Depois dessa fase, um grupo grande é escolhido para uma seletiva presencial, onde elas passam por um teste de dança e um teste de conhecimentos sobre o clube. "Em 2019 o grupo recebeu 450 inscrições. Dessas, 160 foram para o teste presencial. Júlia lembra que, no início, chegaram a ter apenas 4 meninas. "Ninguém acreditava que daria certo".
A última fase é a mais importante e mais difícil: adaptação. É preciso avaliar quem se adapta ao grupo, horários, regras e sacrifícios, quem se desenvolve bem e convive bem com as colegas. "Algumas meninas, quando chegam no nosso convívio, não se adaptam. Tem meninas que não entendem as hierarquias, as regras do grupo. Se alguma menina tem alguma atitude que vai de encontro ao que a gente quer para o grupo, chamamos atenção, e tem quem não goste", pontua.

(FOTO: DIVULGAÇÃO/EC BAHIA/FELIPE OLIVEIRA)
A líder conta que a escolha de fazer parte do grupo veio do desejo de unir duas coisas que ela ama: a dança e o futebol. "Não há sensação melhor que torcer ali de perto, estar dentro do clube, viver o Bahia. Acho que muitas meninas sonham em fazer parte de um grupo de líder de torcida", afirma.

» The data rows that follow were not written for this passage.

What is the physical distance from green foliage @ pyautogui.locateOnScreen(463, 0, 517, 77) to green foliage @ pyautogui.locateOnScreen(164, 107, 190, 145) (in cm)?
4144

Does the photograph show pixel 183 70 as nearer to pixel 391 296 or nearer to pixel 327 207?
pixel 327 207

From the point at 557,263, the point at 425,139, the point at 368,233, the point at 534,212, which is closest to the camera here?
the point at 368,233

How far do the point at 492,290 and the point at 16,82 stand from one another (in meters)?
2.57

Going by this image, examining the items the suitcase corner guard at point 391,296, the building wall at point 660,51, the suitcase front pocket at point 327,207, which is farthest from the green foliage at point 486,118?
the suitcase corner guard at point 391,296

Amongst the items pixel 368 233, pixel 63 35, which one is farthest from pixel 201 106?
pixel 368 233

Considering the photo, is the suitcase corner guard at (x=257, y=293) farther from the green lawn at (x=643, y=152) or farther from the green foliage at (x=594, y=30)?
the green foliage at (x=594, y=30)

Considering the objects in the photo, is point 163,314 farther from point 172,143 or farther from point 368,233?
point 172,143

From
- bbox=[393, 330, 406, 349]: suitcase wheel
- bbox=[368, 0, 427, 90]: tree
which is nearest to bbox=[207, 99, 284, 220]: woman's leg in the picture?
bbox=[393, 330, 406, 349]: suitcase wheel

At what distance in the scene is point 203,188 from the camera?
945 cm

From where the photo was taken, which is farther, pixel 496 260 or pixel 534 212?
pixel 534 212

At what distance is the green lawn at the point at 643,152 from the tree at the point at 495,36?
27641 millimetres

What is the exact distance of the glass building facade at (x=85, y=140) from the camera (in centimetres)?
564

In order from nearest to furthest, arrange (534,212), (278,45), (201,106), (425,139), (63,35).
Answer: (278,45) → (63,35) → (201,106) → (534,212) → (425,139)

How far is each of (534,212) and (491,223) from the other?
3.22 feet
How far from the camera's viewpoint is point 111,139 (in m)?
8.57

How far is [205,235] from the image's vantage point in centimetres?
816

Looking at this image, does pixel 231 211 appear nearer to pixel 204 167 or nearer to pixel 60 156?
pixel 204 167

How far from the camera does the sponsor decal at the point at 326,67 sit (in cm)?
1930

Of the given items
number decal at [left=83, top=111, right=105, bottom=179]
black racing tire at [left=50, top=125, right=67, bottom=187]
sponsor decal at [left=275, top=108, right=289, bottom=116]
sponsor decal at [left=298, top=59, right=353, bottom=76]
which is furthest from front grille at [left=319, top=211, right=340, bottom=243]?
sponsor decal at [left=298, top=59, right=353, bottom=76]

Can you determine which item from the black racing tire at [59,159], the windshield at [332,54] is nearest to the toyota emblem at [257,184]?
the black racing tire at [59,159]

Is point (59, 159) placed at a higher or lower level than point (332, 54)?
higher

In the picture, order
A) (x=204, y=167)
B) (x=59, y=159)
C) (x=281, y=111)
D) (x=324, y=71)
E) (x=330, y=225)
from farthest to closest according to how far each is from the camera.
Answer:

Para ela, para ser uma líder de torcida não pode faltar disposição. "As vezes é muito complicado animar um jogo depois de um dia inteiro de trabalho, abdicar de um fim de semana inteiro para ensaios e jogos. Haja disposição para aguentar o pique da vida corrida com o grupo".
Júlia Azevedo, sobre os pontos negativos da atividade de animação.

Ainda existe muito preconceito, machismo e achismo. Isso desanima, às vezes. Mas a gente aprendeu a lidar com certos tipos de comentários. A gente sabe da nossa história. Muita coisa que a gente faz, muito torcedor não faria.
"
00:00 / 01:01
Essas meninas estão em outra esfera do universo de uma torcedora. Além da paixão, da torcida, do cartão de sócio-torcedor, das idas ao estádio, elas estão próximas do clube, convivem com os jogadores, têm o carinho da torcida, abdicam de muitas coisas da rotina para viver a experiência da animação e o principal, sem receber nada em troca além da pura e simples oportunidade de torcer.
Ser uma torcedora é romper preconceitos e medos, "matar um leão por jogo" (sem trocadilhos clubistas), lutar todos os dias pelo direito de torcer sem precisar passar por testes de conhecimento sobre o clube, a história de seus jogadores, o esquema tático escolhido para uma final histórica. Não é isso que define uma torcedora, e nem um torcedor. Torcida não é fanatismo, nem uma competição de quem entende mais; é um direito de todos, sem distinção de sexo.